Look for "vote" in each line of the entries, and return the matching lines.

▶ _Listed entries_
____________________

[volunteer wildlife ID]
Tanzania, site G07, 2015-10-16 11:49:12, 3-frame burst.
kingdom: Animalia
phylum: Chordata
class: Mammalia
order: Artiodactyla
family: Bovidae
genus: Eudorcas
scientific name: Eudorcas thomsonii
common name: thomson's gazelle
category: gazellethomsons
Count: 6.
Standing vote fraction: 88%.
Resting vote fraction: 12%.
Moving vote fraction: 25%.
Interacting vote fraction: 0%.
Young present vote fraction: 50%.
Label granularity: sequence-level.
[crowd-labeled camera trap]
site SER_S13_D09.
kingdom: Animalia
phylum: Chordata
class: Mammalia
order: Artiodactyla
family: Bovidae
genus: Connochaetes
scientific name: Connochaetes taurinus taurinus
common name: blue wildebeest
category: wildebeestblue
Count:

____________________

▶ _Result of the task_
Standing vote fraction: 88%.
Resting vote fraction: 12%.
Moving vote fraction: 25%.
Interacting vote fraction: 0%.
Young present vote fraction: 50%.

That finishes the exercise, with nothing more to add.